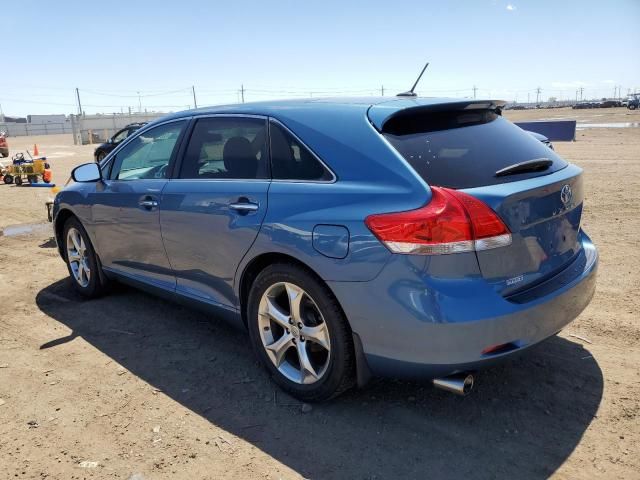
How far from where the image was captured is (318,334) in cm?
295

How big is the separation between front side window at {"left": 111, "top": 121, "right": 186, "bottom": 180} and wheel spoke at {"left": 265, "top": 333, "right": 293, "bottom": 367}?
1.62 meters

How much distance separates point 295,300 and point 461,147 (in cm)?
125

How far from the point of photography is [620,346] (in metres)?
3.64

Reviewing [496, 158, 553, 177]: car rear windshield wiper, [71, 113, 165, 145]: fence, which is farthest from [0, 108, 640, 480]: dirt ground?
[71, 113, 165, 145]: fence

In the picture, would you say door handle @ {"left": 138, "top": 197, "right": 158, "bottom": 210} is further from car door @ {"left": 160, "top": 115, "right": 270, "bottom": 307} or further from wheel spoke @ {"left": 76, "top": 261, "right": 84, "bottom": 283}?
wheel spoke @ {"left": 76, "top": 261, "right": 84, "bottom": 283}

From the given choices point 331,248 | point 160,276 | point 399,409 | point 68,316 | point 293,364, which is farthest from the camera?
point 68,316

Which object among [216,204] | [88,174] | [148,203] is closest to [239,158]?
[216,204]

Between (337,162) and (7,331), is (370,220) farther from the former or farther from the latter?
(7,331)

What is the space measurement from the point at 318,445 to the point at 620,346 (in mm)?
2294

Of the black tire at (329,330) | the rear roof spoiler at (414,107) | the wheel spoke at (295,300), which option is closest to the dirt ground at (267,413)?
the black tire at (329,330)

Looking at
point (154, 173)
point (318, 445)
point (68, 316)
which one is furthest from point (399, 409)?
point (68, 316)

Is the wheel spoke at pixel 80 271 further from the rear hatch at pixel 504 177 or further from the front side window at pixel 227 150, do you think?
the rear hatch at pixel 504 177

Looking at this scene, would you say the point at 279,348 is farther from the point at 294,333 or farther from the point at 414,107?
the point at 414,107

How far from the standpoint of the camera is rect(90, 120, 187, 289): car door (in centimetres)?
401
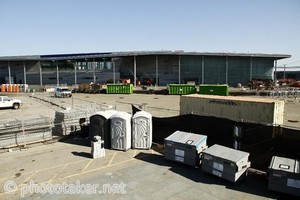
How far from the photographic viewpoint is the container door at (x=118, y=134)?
14.8 meters

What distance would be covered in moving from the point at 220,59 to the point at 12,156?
66.2 meters

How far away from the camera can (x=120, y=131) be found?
14.9 m

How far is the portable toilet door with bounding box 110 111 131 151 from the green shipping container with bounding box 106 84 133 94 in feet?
131

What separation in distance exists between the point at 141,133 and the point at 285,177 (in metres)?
8.15

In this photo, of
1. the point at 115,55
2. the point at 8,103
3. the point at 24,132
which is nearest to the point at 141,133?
the point at 24,132

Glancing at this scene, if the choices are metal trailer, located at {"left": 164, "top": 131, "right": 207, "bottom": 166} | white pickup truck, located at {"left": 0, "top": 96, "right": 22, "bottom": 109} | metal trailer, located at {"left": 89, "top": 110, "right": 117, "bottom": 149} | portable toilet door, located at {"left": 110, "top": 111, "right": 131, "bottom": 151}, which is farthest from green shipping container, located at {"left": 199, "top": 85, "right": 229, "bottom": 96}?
metal trailer, located at {"left": 164, "top": 131, "right": 207, "bottom": 166}

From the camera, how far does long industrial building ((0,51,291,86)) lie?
71.5m

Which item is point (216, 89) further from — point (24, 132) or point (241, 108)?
point (24, 132)

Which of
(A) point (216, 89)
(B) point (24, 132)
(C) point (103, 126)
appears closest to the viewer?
(C) point (103, 126)

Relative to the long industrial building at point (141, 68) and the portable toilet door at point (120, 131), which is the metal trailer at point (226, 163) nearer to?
the portable toilet door at point (120, 131)

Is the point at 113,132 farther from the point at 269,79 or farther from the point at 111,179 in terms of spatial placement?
the point at 269,79

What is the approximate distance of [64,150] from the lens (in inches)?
608

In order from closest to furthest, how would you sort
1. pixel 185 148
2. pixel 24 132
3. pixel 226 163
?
pixel 226 163 → pixel 185 148 → pixel 24 132

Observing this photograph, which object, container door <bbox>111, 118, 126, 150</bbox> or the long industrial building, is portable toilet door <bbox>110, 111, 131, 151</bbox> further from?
the long industrial building
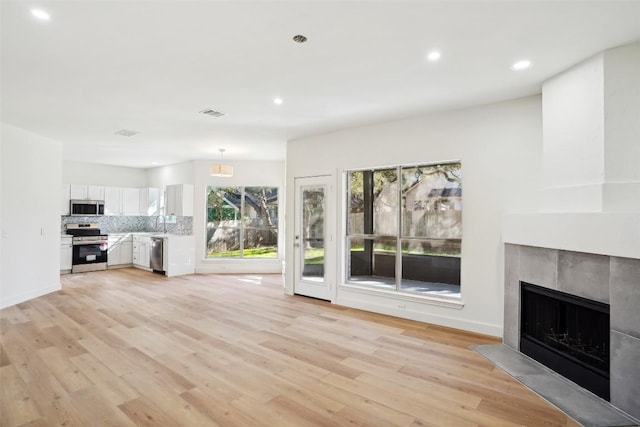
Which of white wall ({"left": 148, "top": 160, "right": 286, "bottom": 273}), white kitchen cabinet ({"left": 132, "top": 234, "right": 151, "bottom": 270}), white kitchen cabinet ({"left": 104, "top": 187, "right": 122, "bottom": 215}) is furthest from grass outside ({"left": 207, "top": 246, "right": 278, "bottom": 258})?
white kitchen cabinet ({"left": 104, "top": 187, "right": 122, "bottom": 215})

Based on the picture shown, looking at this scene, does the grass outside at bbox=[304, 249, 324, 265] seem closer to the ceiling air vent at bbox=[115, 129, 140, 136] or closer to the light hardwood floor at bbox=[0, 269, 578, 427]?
the light hardwood floor at bbox=[0, 269, 578, 427]

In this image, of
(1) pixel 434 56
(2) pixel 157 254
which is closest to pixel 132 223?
(2) pixel 157 254

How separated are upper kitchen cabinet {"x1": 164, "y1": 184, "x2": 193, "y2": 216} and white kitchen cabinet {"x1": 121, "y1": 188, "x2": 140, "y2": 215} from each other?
4.71 ft

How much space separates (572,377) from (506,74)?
287 centimetres

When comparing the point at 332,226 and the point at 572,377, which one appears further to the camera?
the point at 332,226

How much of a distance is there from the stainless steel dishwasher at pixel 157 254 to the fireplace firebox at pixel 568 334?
24.1ft

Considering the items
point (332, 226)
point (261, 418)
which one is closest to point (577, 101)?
point (332, 226)

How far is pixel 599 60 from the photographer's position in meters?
2.88

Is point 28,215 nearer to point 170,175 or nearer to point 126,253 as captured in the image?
point 126,253

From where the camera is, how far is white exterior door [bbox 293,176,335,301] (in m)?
5.57

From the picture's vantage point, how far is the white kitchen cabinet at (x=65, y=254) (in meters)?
→ 7.78

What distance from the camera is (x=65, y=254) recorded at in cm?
783

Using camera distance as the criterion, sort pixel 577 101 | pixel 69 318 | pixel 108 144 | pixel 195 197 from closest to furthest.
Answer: pixel 577 101, pixel 69 318, pixel 108 144, pixel 195 197

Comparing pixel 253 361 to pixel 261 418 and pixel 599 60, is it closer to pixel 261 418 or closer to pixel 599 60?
pixel 261 418
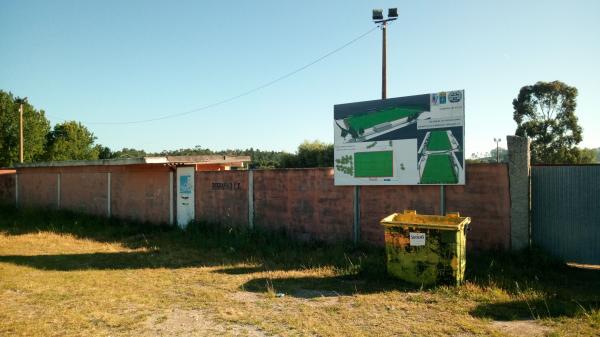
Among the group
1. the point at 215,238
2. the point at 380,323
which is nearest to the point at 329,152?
the point at 215,238

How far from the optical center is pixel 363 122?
10500mm

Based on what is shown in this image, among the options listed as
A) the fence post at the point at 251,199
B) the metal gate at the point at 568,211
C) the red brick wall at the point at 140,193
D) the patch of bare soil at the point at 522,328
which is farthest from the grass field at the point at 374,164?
the red brick wall at the point at 140,193

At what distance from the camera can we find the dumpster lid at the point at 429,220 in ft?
22.8

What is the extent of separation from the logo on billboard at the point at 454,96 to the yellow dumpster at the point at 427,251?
9.27 feet

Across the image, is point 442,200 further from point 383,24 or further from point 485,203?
point 383,24

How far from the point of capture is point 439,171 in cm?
922

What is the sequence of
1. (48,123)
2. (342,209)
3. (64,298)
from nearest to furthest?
(64,298), (342,209), (48,123)

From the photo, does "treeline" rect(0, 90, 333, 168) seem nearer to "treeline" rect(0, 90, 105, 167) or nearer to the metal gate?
"treeline" rect(0, 90, 105, 167)

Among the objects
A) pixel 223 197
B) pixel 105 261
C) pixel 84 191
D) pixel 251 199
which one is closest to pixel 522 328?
pixel 105 261

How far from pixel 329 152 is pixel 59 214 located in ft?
82.6

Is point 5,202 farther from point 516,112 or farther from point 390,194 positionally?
point 516,112

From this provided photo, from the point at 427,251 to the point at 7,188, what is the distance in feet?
72.8

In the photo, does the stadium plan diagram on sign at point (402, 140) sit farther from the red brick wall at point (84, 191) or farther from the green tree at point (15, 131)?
the green tree at point (15, 131)

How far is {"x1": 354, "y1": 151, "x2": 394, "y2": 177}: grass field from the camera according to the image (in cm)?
1000
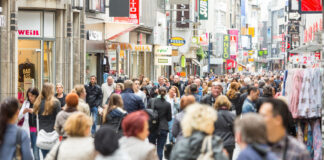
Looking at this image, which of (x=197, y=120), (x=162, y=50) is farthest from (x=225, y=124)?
(x=162, y=50)

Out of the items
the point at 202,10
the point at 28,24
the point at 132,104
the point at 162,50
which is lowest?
the point at 132,104

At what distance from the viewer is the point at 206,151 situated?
22.9 ft

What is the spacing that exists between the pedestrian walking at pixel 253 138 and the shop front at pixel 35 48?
1803cm

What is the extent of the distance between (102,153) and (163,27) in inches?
1569

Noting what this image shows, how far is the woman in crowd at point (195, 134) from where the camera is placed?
7.04 metres

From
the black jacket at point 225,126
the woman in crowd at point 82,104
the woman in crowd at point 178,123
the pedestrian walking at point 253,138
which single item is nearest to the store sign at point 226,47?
the woman in crowd at point 82,104

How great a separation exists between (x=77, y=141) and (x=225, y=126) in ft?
11.9

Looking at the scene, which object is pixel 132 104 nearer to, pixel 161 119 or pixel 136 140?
pixel 161 119

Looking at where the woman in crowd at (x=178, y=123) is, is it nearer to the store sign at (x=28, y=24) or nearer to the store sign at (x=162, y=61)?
the store sign at (x=28, y=24)

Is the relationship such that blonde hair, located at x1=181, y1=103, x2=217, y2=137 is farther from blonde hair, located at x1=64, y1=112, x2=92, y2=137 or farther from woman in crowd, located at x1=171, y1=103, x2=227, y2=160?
blonde hair, located at x1=64, y1=112, x2=92, y2=137

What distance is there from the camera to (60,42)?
2505cm

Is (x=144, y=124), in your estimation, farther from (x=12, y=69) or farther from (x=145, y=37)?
(x=145, y=37)

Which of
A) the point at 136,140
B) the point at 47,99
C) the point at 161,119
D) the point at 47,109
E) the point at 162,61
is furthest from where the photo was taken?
the point at 162,61

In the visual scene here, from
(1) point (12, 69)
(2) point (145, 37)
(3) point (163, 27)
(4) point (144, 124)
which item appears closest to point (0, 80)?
(1) point (12, 69)
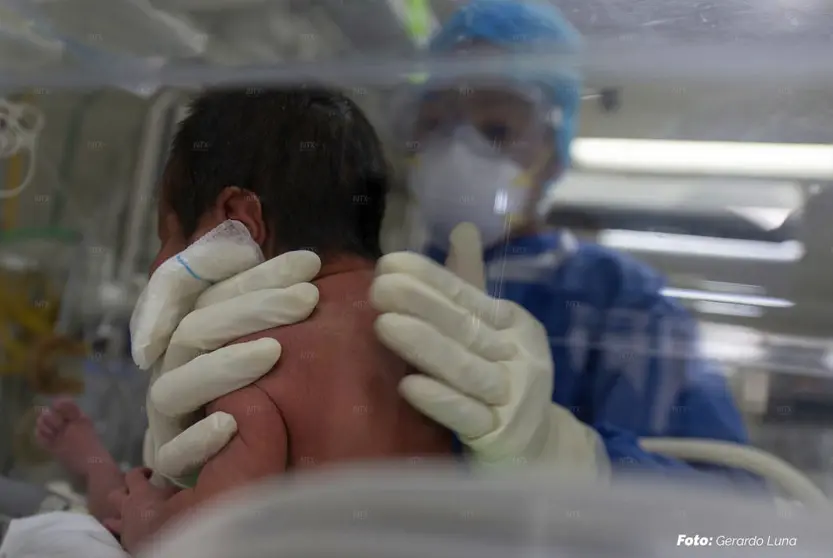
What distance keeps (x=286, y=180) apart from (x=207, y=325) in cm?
14

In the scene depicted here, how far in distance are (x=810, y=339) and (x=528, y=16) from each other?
1.37ft

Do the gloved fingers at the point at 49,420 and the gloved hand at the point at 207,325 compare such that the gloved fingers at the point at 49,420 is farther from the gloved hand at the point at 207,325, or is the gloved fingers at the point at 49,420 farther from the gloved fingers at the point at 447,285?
the gloved fingers at the point at 447,285

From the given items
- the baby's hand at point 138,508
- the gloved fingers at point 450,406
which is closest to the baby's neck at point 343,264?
the gloved fingers at point 450,406

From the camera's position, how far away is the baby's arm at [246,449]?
499mm

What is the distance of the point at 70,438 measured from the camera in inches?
23.9

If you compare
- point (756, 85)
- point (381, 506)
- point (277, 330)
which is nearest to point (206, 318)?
point (277, 330)

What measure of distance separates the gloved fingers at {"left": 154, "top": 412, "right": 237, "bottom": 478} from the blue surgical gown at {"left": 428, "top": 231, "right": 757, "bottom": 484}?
0.75ft

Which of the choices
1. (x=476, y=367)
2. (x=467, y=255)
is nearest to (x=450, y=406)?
(x=476, y=367)

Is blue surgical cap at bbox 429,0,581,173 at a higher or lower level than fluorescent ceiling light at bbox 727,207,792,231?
higher

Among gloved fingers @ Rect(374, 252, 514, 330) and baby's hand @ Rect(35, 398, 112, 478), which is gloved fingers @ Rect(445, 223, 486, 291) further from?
baby's hand @ Rect(35, 398, 112, 478)

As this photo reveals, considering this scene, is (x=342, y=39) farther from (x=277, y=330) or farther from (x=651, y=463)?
(x=651, y=463)

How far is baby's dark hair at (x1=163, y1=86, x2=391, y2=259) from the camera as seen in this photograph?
1.82 ft

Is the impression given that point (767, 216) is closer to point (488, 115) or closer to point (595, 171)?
point (595, 171)

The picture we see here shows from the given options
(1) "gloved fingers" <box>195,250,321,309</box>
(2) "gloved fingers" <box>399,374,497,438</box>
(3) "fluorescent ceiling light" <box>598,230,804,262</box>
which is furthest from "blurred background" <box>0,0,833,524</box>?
(2) "gloved fingers" <box>399,374,497,438</box>
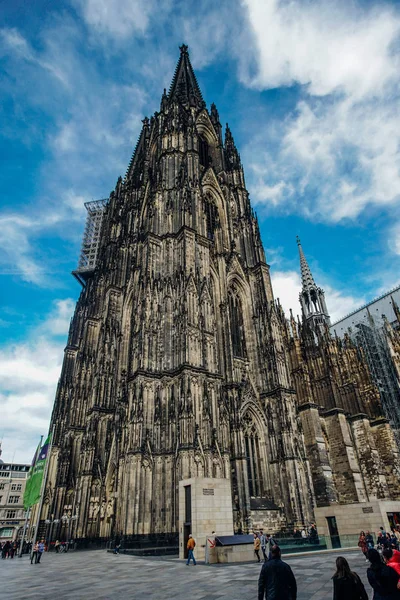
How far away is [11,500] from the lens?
67.5 m

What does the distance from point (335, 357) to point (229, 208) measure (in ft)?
56.2

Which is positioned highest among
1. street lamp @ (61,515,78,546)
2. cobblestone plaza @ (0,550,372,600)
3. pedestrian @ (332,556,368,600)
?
street lamp @ (61,515,78,546)

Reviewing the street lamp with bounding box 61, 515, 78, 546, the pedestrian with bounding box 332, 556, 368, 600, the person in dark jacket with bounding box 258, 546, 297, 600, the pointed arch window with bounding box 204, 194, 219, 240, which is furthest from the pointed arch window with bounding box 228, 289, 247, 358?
the pedestrian with bounding box 332, 556, 368, 600

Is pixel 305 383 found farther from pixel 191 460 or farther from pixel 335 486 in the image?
pixel 191 460

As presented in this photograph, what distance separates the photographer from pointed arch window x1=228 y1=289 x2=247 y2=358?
1147 inches

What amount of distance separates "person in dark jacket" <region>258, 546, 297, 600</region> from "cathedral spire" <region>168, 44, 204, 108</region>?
42.9 meters

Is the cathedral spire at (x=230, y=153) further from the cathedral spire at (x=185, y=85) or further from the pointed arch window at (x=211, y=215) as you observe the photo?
the pointed arch window at (x=211, y=215)

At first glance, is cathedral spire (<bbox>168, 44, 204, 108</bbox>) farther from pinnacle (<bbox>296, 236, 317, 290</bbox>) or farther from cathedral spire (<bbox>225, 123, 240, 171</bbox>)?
pinnacle (<bbox>296, 236, 317, 290</bbox>)

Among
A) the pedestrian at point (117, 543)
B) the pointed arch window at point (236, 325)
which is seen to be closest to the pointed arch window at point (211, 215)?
the pointed arch window at point (236, 325)

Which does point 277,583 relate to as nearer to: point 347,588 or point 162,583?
point 347,588

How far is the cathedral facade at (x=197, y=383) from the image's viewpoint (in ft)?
70.0

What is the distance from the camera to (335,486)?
2945 cm

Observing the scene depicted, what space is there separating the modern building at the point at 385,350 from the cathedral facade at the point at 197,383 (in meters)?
7.05

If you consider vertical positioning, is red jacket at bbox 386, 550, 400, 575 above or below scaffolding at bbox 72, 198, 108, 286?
below
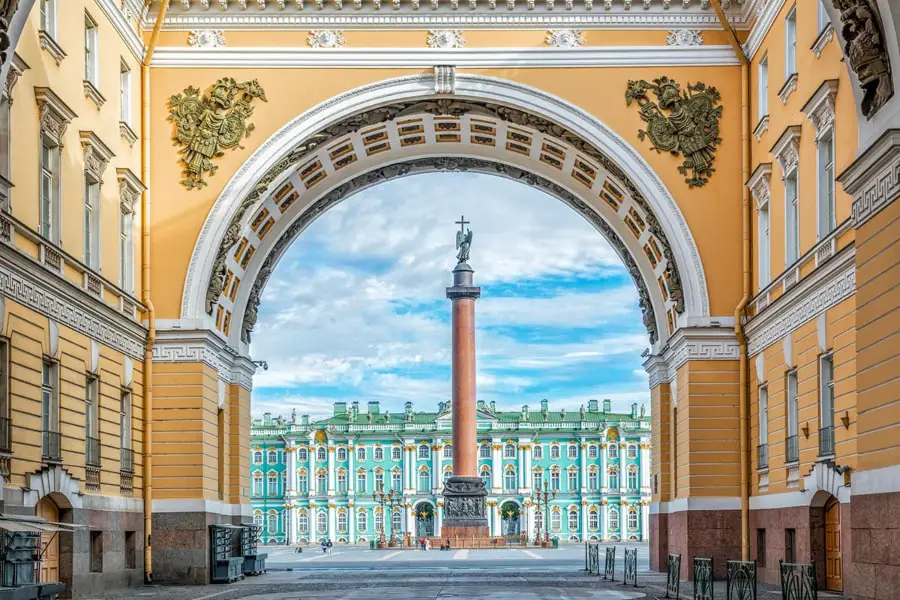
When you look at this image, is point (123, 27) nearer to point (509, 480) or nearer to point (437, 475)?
point (437, 475)

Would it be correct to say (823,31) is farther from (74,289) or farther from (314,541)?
(314,541)

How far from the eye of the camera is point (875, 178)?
58.8 ft

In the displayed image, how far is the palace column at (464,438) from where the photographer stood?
81062 mm

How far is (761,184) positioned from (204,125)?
47.9ft

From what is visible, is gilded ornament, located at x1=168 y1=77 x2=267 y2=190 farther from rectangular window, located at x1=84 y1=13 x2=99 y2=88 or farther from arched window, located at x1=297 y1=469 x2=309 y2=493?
arched window, located at x1=297 y1=469 x2=309 y2=493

| Task |
Recast everything from the line containing "How far from the eye" down to the last line above as a Markdown table with the columns Row and Line, numbering each row and leaving out blank lines.

| Task answer |
| Row | Line |
|---|---|
| 1 | How far from the eye of the camera is point (875, 178)? |
| 2 | 58.8 ft |
| 3 | In the displayed image, how far is the palace column at (464,438) from where the photographer stood? |
| 4 | 81062 mm |
| 5 | How far is (761,184) positioned from (204,125)? |
| 6 | 47.9ft |
| 7 | From what is visible, is gilded ornament, located at x1=168 y1=77 x2=267 y2=190 farther from rectangular window, located at x1=84 y1=13 x2=99 y2=88 or farther from arched window, located at x1=297 y1=469 x2=309 y2=493? |
| 8 | arched window, located at x1=297 y1=469 x2=309 y2=493 |